| YOUR OBJECTIVE |
Give back the line where "phylum: Chordata" appears and all the lines after it until the listing ends, unchanged and with nothing else.

| DATA SUPPLIED |
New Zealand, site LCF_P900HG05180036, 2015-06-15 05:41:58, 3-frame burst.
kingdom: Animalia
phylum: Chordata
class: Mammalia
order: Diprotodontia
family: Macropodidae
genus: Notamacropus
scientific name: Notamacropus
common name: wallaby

| EXERCISE OUTPUT |
phylum: Chordata
class: Mammalia
order: Diprotodontia
family: Macropodidae
genus: Notamacropus
scientific name: Notamacropus
common name: wallaby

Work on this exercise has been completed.